Many asteroids can be traced back to their parent body - the planet or moon they broke off from. But now, for the first time, scientists claim to have traced the origins of an asteroid back to the specific crater it was birthed from.


The lunar crater Giordano Bruno
The lunar crater Giordano Bruno | Credit: NASA/Goddard/Arizona State University

Scientists can often tell which parent body any given asteroid originated from, by analyzing the rocks’ composition, reflectiveness, and other signatures. But they usually can’t figure out exactly where on those worlds they came from - until now.


Measuring about 58m (190 ft) wide, Kamo’oalewa is an asteroid that was discovered in 2016 as a “quasi-satellite” of Earth. That means this strange little space rock technically orbits the Sun, but Earth’s gravity has enough of an influence on it that it never gets too far away from us. In 2021, a follow-up study found that it’s probably a piece of the Moon, based on its reflectivity and orbit.


Now, an international team of scientists has tracked its home even more precisely. Impact and dynamical modelling revealed that to launch a chunk of rock the size of Kamo’oalewa away from the Moon, it would take an impact from an asteroid of at least 1 km (0.6 miles) wide. That in turn would leave a crater larger than 20 km (12.4 miles) in diameter. It also would have had to have been relatively recent – meaning the last few million years – for Kamo’oalewa to still be hanging around.

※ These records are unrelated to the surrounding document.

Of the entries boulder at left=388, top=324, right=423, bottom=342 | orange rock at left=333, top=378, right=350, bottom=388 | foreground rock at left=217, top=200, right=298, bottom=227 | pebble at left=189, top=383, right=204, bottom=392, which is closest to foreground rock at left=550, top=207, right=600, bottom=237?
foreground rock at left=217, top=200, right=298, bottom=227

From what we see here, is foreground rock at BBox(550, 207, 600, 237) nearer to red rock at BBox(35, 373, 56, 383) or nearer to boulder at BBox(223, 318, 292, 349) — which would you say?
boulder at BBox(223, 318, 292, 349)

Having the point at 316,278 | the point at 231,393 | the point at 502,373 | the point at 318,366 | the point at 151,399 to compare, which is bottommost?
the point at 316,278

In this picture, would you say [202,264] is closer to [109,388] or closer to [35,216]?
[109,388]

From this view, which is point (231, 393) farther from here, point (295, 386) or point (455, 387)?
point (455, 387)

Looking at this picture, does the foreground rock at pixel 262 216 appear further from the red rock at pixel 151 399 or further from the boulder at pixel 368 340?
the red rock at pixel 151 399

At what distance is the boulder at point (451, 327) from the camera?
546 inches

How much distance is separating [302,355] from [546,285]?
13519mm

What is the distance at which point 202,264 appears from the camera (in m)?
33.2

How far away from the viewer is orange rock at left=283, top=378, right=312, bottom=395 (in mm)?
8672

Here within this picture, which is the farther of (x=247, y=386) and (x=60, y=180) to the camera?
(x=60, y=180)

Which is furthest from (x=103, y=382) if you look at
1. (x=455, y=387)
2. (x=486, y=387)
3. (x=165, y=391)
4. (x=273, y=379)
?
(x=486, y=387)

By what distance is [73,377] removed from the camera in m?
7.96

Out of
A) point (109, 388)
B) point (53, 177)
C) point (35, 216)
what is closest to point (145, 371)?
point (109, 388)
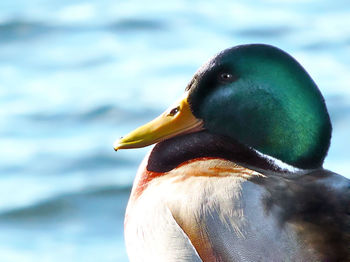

The team scanned the thousands of craters littering the lunar surface, and found only one that matches the age and size - Giordano Bruno. Named after a 16th-century Italian intellectual whose cosmological views were so ahead of his time that he was burned at the stake for heresy. This crater is located on the far side of the Moon, measures 22 km (14 miles) wide, and has been dated to just 4 million years old. Making it an exact fit for Kamo’oalewa.